Anadolu'nun halkımızın kaderi olduğunu, ''Kapıdan kovsan bacadan girer'' deyimine denk düşecek şekilde V. yy'da Avrupa'dan gelip, Trakya'dan giremediğimiz bu topraklara 600 yıl sonra 1071'de doğudan girdiğimizi düşününce, halkımızın kararlılığını, Anadolu topraklarına sevgi ve bağlılığını daha iyi anlıyorum.
İğneada
İğneada'nın ince kum plajını adımlayıp, zamansızlık nedeniyle bizim giremediğimiz denizin, uzanamadığımız plajın, özgürce yayılıp tadını çıkaran inek ve buzağıları gıpta ile izlerken bu doğa harikası alana nükleer santral yapılma projelerinin olduğunu duymak moralimizi bozuyor.
Nerede doğanın mucizesi olduğunu düşündüğüm bir yer görsem arkasından termik santral fikri çıkıyor, böyle olunca da insan doğal olarak düşünüyor bu bir ihanet midir diye ve ister istemez bir kasıt arıyor niyette. Bu ülkesine olmasa bile kesinlikle doğaya ihanet.
Longoz ormanlarının içinden geçip Kıyıköy'e doğru uzanan dar yollarda ilerlerken ormanı seyre dalıyoruz. Longoz ormanlarını izlemek zaman mefhumunu unutturup asırlar öncesinde yol alıyormuş hissi veriyor insana. O kadar el değmemiş, balta girmemiş, insanın talanına uğramamış bir görüntüsü var ki, Trakya halklarının eski çağlarda diğer halklara saldığı korkunun canlanmasına neden oluyor gözümde.

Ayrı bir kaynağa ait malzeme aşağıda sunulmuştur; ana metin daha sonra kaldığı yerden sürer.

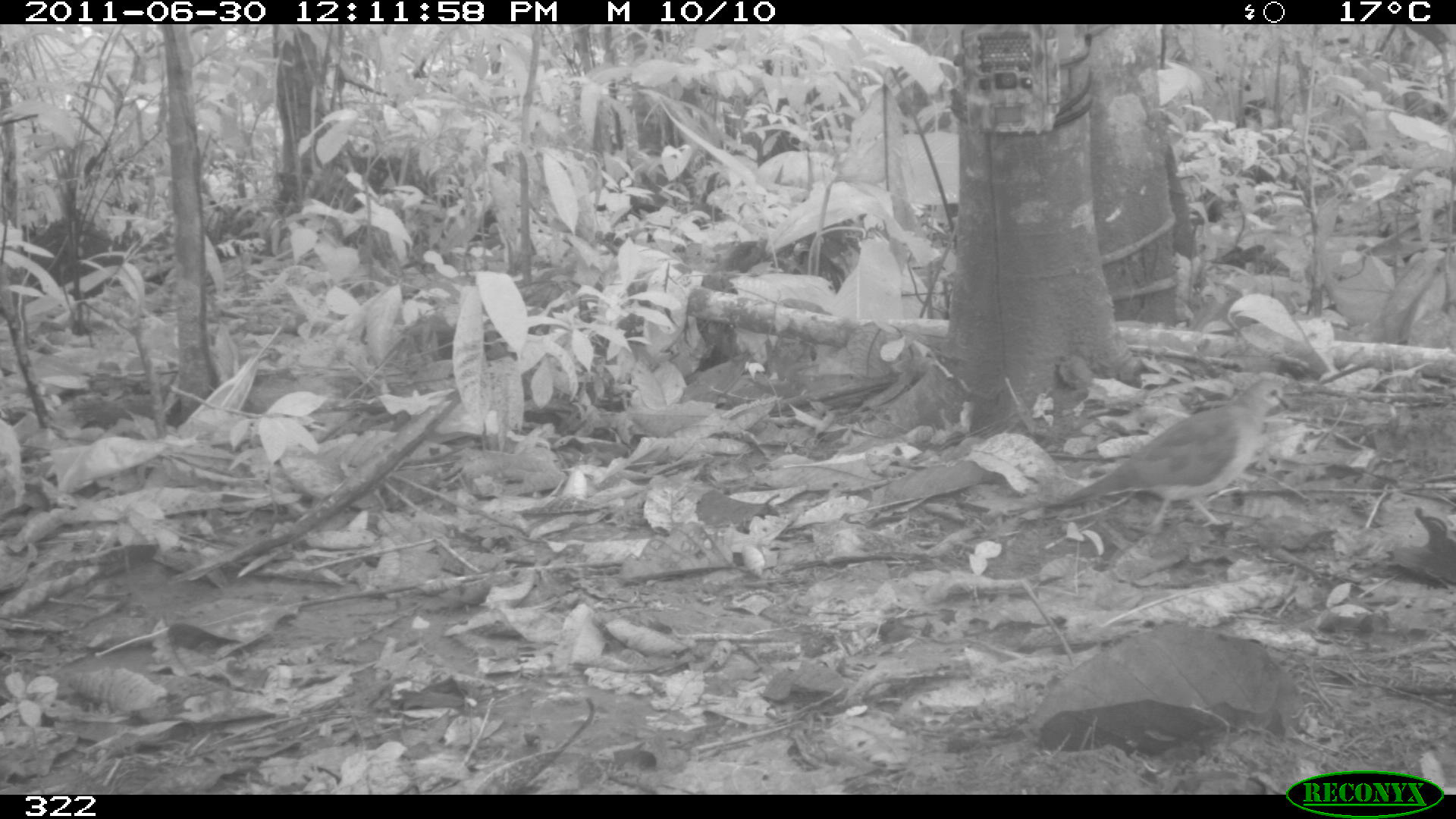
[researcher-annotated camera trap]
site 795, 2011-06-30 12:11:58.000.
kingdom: Animalia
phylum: Chordata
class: Aves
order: Columbiformes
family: Columbidae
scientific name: Columbidae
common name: dove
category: paloma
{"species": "paloma (dove) (Columbidae)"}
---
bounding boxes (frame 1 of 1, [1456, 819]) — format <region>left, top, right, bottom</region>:
paloma: <region>1046, 378, 1293, 533</region>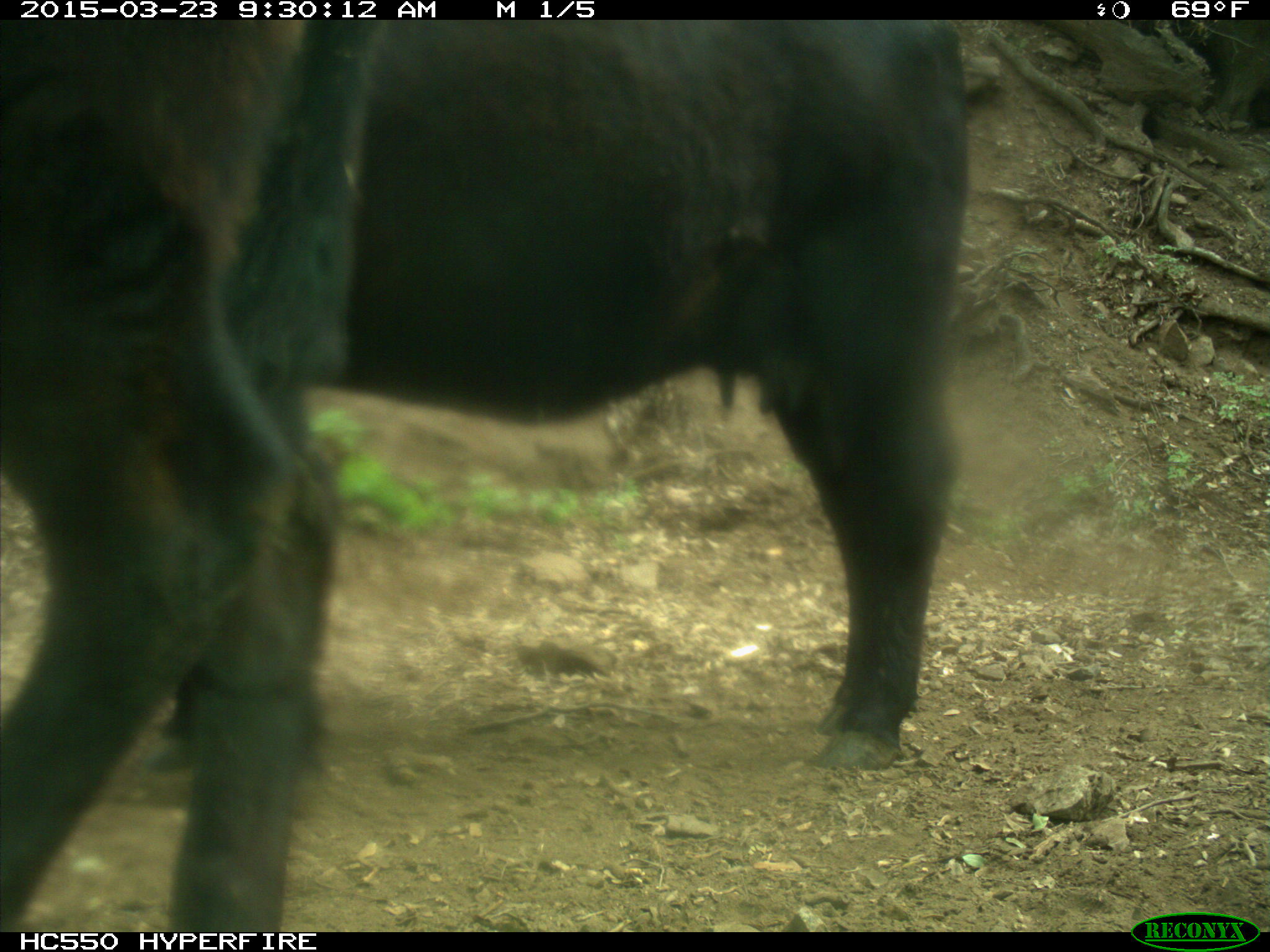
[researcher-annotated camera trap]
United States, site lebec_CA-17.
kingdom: Animalia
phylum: Chordata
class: Mammalia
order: Artiodactyla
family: Bovidae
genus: Bos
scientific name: Bos taurus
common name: domestic cow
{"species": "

Bir coğrafyanın yarattığı tanrı, o bölgenin halklarının karakterini ve hayat felsefesini de ortaya koyuyor. Bu toprakların savaş tanrısı Ares'i yarattığı düşünülürse yakın tarihimize kadar devam eden bölgedeki katliamlar ve karışıklıklar da daha anlaşılır hale gelir sanırım.
İğneada
Zeus ve Hera'nın oğlu Ares'in Trakya kökenli bir tanrı olduğu ve bu coğrafyada çok daha fazla saygı gördüğü bir gerçek. Ares savaş tanrısıdır ama taşıdığı vasıflar saygı duyulmaktan çok uzaktır. Kaba güç kullanan, azgın, çılgın, deli olarak görülür. İnsanların başının belası, yurtların, kalelerin, evlerin yıkıcısıdır. İhaneti, ikiyüzlülüğü, dönekliği ile kötü yüzüdür savaşın. Babası Zeus bile tiksinir ondan ve şöyle seslenir Truva savaşında karnından yaralanıp yanına sığınan oğluna:
Böyle ağlaşıp durma dizimin dibinde dönek,
Olympos'ta oturan tanrılar arasında
benim en iğrendiğim tanrısın sen,
hep hırgür, kavga, savaş işin gücün,
ele avuca sığmaz huysuzluğun biliyorum,
anadan gelme sana Hera'dan,
ben de ona zorla dinletirim sözümü.
Görüldüğü gibi çocukların kötü huylarını eşlere yüklemek sadece insanlar arasında değil; tanrıların arasına bile aksetmiş olay:))
Kıyıköy
Kıyıköy'e ulaşıp limanın görüntüsünü hayranlıkla izlerken Ares'i zihnimden uzaklaştırıp Trakya'da en çok saygı gören diğer iki tanrıya kayıyor düşüncelerim. Dionysos ve Artemis bu topraklara çok daha uygunmuş gerçekten diyorum. Bereketli ve saf yanı Kıyıköy sahillerine yansırken, vahşi hayvanları koruyan, doğa güçlerinin hakimi Altın Yaylı Artemis'in Longoz Ormanlarına ne kadar da yakıştığını düşünmeden edemiyorum.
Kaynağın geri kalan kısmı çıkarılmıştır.